Requirements:
In the part of the records that opens with the line containing "Is [388,146] objectively" and closes with the line containing "1.89 metres", swap "gray upholstered chair" for "gray armchair" and give back only those lines, with nothing else changed.

(Rows from a dataset)
## START
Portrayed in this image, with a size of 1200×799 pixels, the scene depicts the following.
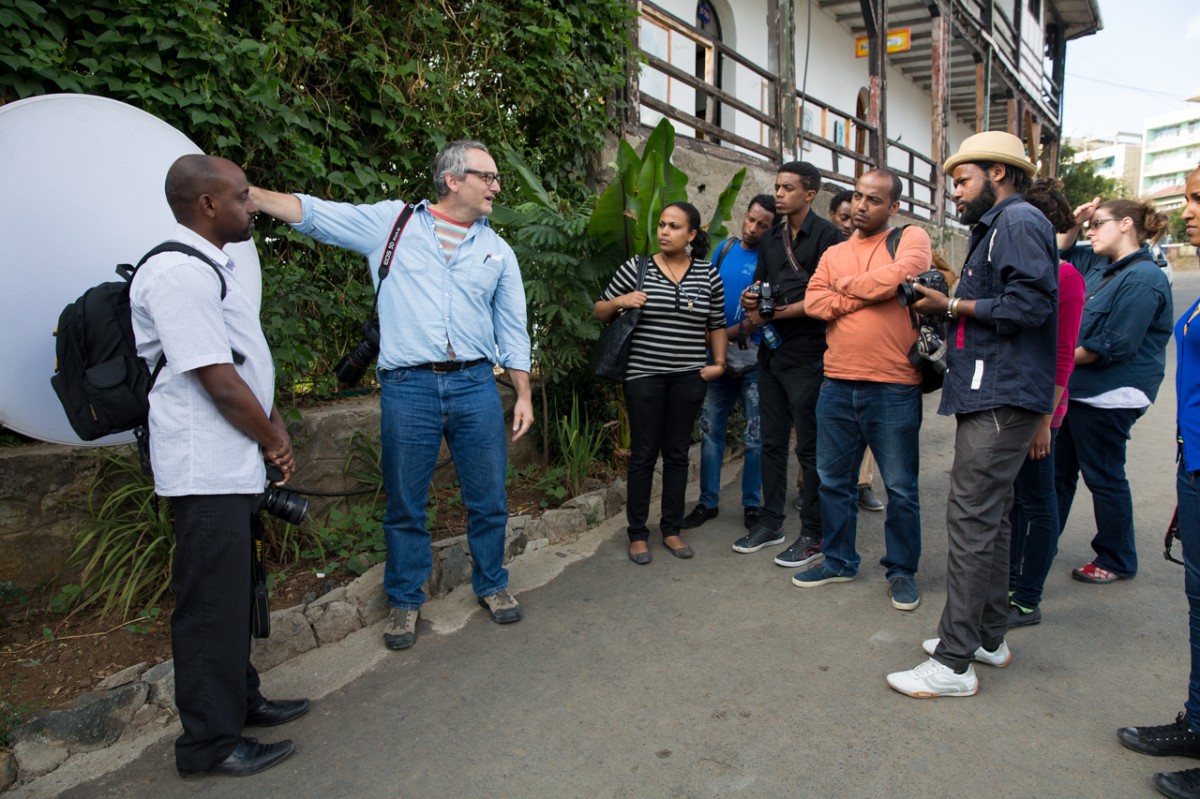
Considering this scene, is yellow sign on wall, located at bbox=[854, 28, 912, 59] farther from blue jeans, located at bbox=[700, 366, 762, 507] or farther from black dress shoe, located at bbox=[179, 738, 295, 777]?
black dress shoe, located at bbox=[179, 738, 295, 777]

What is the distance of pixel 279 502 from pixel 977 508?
2534 mm

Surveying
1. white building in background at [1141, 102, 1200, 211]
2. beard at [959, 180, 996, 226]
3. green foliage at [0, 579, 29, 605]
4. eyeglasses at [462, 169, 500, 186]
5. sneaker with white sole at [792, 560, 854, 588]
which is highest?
A: white building in background at [1141, 102, 1200, 211]

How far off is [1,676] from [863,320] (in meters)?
3.83

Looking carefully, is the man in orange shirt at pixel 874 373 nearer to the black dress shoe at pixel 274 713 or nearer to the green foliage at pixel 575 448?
the green foliage at pixel 575 448

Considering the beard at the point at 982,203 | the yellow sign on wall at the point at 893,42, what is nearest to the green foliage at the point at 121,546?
the beard at the point at 982,203

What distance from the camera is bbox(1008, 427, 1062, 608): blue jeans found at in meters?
3.54

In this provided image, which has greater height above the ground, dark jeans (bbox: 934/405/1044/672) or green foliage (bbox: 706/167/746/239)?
green foliage (bbox: 706/167/746/239)

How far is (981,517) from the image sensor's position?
3.03m

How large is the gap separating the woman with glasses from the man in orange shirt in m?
0.91

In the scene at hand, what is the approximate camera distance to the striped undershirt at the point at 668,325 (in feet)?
14.4

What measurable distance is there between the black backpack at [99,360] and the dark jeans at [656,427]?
243 centimetres

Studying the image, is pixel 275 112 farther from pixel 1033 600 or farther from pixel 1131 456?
pixel 1131 456

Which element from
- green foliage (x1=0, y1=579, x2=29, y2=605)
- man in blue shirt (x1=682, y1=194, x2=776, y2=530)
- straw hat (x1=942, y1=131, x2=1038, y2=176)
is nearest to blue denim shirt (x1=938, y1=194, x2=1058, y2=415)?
straw hat (x1=942, y1=131, x2=1038, y2=176)

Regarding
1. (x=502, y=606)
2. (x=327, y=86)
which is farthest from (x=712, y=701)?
(x=327, y=86)
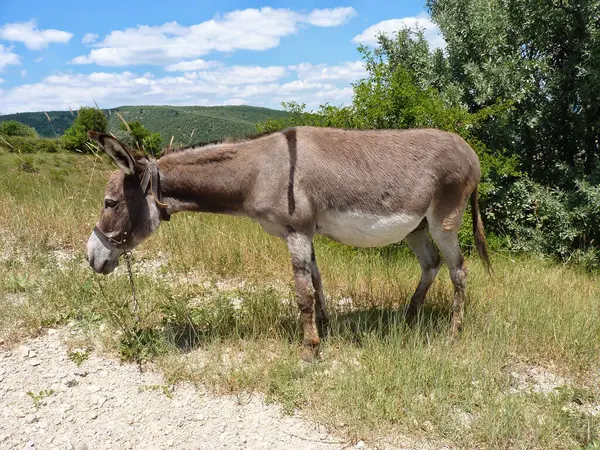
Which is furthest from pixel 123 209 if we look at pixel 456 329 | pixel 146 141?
pixel 456 329

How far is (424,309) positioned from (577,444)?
2290 millimetres

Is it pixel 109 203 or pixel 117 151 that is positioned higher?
pixel 117 151

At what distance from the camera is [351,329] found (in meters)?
4.73

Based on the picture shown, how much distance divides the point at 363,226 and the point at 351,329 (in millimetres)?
1340

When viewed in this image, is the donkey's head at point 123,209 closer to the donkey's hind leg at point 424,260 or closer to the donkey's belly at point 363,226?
the donkey's belly at point 363,226

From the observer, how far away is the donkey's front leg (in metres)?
3.87

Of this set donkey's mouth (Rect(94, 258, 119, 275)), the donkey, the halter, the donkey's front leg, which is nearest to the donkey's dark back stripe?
the donkey

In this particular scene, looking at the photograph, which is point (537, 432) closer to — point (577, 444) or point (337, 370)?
point (577, 444)

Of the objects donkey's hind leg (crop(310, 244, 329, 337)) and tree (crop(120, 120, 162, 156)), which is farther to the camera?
donkey's hind leg (crop(310, 244, 329, 337))

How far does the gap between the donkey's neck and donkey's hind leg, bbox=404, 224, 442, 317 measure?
2.02 m

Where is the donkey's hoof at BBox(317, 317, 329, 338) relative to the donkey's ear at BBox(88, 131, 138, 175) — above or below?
below

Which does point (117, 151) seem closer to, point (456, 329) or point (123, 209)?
point (123, 209)

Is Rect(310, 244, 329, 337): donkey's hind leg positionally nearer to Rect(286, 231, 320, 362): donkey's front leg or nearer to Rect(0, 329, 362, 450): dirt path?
Rect(286, 231, 320, 362): donkey's front leg

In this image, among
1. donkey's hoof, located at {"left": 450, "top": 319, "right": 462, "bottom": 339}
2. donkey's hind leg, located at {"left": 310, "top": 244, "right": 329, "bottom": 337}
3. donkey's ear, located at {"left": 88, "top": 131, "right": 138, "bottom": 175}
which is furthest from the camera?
donkey's hind leg, located at {"left": 310, "top": 244, "right": 329, "bottom": 337}
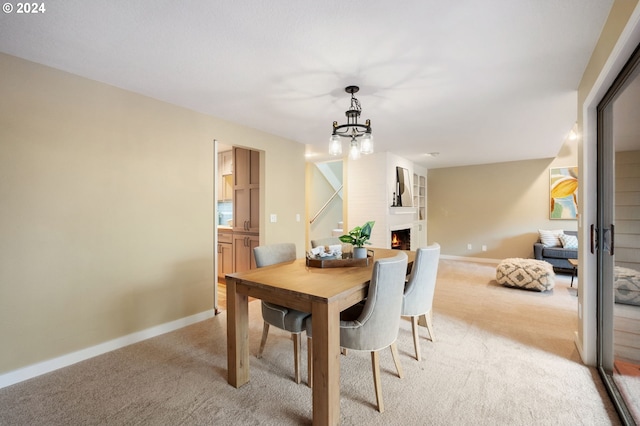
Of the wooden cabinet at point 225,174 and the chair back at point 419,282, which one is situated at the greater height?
the wooden cabinet at point 225,174

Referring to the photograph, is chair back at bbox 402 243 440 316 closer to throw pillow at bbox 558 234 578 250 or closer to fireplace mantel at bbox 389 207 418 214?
fireplace mantel at bbox 389 207 418 214

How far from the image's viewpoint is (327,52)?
1.95m

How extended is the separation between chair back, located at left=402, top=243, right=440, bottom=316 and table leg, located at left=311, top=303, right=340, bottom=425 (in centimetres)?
85

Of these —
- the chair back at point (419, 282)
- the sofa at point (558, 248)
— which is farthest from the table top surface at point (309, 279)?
the sofa at point (558, 248)

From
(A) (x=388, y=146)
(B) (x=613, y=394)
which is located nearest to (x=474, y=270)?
(A) (x=388, y=146)

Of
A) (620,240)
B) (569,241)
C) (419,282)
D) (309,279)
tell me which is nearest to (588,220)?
(620,240)

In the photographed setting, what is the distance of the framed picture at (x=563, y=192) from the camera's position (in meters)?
5.64

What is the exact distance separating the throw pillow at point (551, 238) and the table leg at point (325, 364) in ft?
18.6

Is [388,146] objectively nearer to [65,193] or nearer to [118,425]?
[65,193]

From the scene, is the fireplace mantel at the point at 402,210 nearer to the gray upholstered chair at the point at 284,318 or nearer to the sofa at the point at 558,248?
the sofa at the point at 558,248

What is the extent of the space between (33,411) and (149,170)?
1.89 metres

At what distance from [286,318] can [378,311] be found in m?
0.68

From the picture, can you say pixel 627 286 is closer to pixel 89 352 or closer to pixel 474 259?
pixel 89 352

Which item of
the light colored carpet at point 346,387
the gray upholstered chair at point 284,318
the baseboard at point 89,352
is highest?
the gray upholstered chair at point 284,318
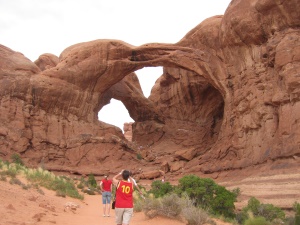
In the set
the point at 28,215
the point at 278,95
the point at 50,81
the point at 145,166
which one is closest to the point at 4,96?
the point at 50,81

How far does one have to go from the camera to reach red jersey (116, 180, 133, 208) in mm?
6691

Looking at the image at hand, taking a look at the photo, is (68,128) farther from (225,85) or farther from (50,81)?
(225,85)

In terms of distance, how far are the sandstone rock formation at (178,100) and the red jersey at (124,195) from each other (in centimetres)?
1390

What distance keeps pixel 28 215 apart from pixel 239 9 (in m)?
20.0

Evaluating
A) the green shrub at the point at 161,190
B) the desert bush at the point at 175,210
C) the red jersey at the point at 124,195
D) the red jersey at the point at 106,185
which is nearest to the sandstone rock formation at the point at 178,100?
the green shrub at the point at 161,190

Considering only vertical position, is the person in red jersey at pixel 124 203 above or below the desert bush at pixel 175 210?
above

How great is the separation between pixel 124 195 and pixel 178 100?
106ft

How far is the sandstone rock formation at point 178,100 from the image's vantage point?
71.2 feet

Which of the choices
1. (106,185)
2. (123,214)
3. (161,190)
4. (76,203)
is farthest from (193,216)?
(161,190)

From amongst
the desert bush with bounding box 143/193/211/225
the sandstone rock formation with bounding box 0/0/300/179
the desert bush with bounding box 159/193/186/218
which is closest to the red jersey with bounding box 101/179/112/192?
the desert bush with bounding box 143/193/211/225

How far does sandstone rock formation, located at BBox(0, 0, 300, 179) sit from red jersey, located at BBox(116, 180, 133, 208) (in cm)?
1390

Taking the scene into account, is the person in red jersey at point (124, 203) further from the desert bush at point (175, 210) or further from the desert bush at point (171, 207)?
the desert bush at point (171, 207)

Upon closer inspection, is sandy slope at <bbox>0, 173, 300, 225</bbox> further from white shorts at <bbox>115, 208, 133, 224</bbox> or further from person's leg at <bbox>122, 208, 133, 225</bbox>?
person's leg at <bbox>122, 208, 133, 225</bbox>

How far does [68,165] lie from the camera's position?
3152 cm
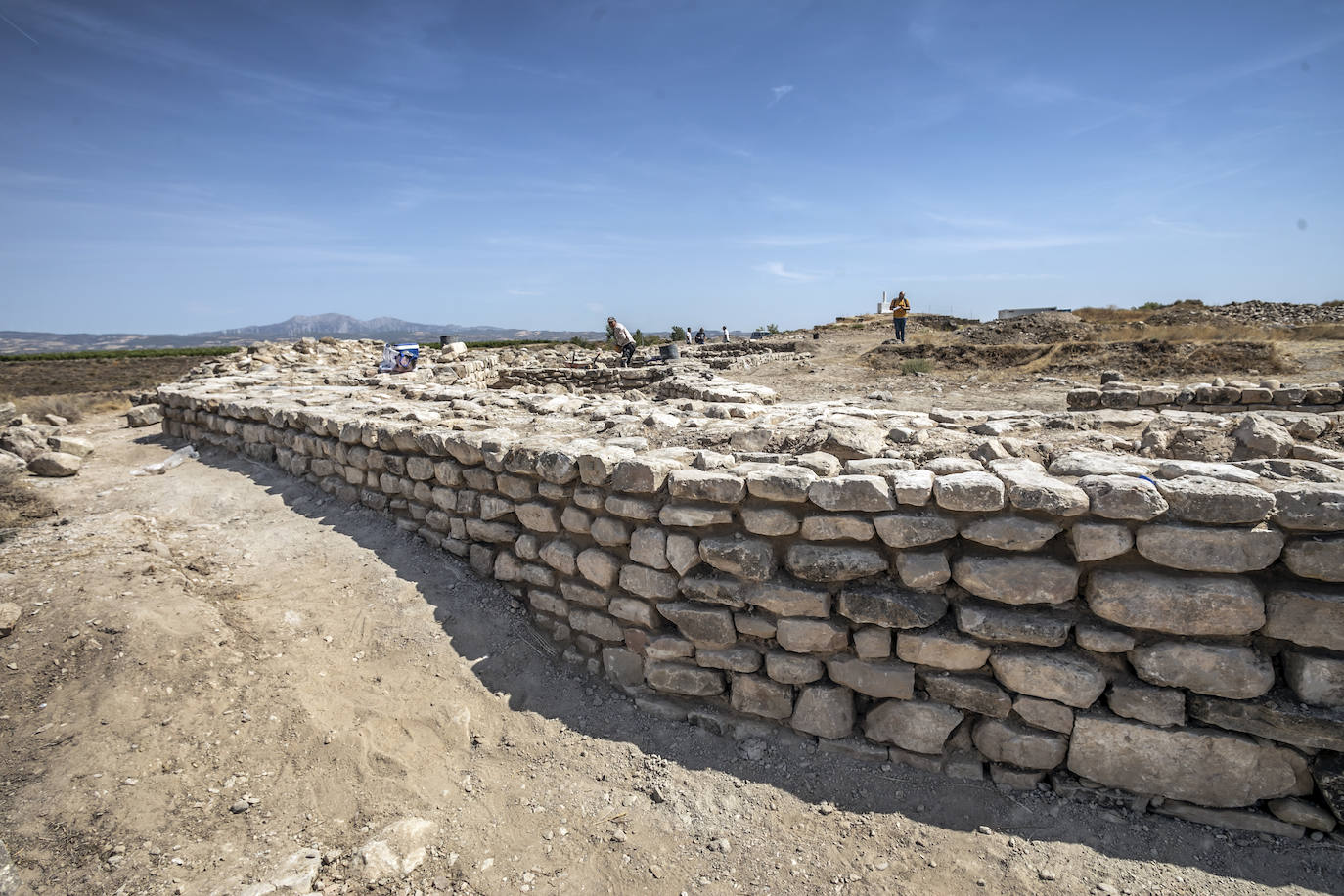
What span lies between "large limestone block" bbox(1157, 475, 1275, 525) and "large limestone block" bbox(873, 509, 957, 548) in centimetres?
78

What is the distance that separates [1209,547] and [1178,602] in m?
0.23

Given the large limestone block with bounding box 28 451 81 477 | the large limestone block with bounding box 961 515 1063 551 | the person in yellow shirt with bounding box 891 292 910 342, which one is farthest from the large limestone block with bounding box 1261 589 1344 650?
the person in yellow shirt with bounding box 891 292 910 342

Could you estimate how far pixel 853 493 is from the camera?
2820mm

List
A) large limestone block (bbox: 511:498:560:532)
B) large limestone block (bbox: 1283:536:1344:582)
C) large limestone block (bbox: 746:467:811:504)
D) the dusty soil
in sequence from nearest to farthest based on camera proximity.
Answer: large limestone block (bbox: 1283:536:1344:582) → large limestone block (bbox: 746:467:811:504) → large limestone block (bbox: 511:498:560:532) → the dusty soil

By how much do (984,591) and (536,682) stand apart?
7.82ft

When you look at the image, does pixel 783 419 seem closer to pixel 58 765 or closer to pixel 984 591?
pixel 984 591

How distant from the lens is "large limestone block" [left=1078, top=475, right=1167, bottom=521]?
2428 millimetres

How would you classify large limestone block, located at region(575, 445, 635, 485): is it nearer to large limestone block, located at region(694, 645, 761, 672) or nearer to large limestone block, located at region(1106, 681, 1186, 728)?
large limestone block, located at region(694, 645, 761, 672)

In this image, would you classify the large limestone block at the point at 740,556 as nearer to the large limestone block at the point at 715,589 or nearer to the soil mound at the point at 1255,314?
the large limestone block at the point at 715,589

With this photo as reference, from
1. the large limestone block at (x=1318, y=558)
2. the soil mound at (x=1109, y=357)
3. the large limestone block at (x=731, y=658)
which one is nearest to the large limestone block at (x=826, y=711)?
the large limestone block at (x=731, y=658)

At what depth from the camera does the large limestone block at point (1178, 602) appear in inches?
92.7

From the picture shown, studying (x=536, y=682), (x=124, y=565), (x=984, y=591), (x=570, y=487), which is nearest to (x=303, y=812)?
(x=536, y=682)

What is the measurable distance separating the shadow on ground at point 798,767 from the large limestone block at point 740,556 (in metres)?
0.80

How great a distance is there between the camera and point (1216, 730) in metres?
2.45
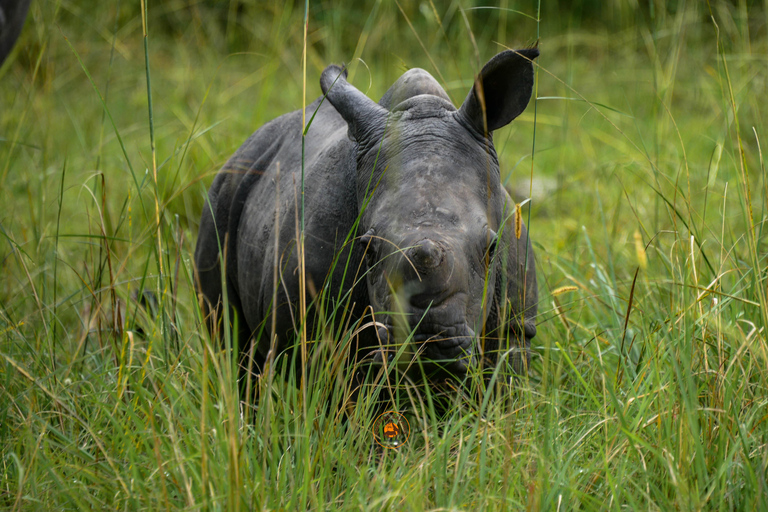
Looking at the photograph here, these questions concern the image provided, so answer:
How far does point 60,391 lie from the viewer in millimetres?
2453

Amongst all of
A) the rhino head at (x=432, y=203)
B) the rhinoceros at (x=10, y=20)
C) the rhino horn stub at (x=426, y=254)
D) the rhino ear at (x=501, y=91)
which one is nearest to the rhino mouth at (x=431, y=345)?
the rhino head at (x=432, y=203)

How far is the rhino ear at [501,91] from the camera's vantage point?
2355mm

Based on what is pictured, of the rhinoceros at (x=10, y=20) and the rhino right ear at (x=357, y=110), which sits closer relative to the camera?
the rhino right ear at (x=357, y=110)

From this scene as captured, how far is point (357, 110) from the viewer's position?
2.55 meters

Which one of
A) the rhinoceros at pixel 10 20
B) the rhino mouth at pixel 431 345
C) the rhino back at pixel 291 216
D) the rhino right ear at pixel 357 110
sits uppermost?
## END
Final answer:
Is [388,146] objectively nearer to [65,193] or nearer to [118,425]?
[65,193]

From the scene, is the fireplace mantel at the point at 402,210 nearer to the gray armchair at the point at 284,318 or nearer to the sofa at the point at 558,248?
the sofa at the point at 558,248

What is the extent of the space between (33,411) and (149,170)?
1.89 metres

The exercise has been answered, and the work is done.